- [Work instruction]: Skipping any pictures, repeat exactly and only the lines from the one that holds "Osram Retrofit Classic P LED bulb 5 W E27 A+" to the last line of the material, both included.

- [Data excerpt]:
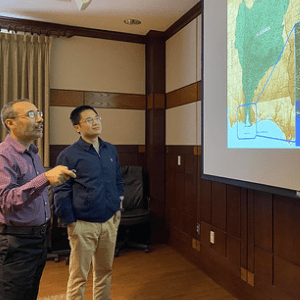 Researchers Seek to Ensure Resilience of Gulf Species to Environmental Changes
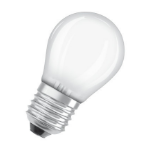 Osram Retrofit Classic P LED bulb 5 W E27 A+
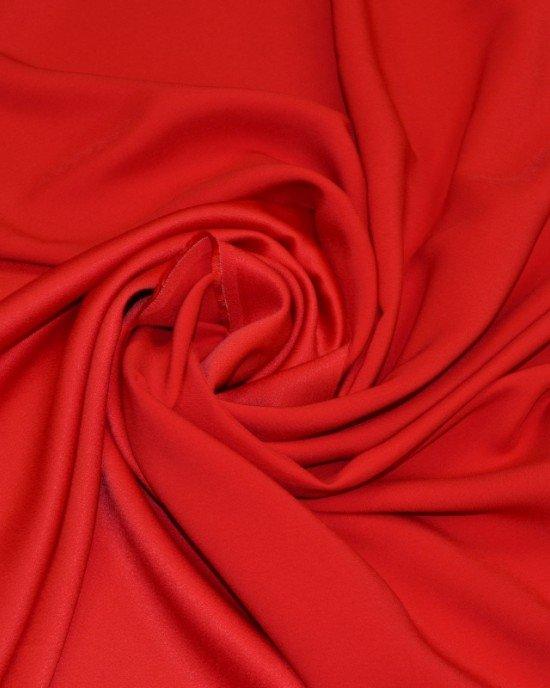 Ткань плательная 16278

- [Result for this exercise]:
 Osram Retrofit Classic P LED bulb 5 W E27 A+
 Ткань плательная 16278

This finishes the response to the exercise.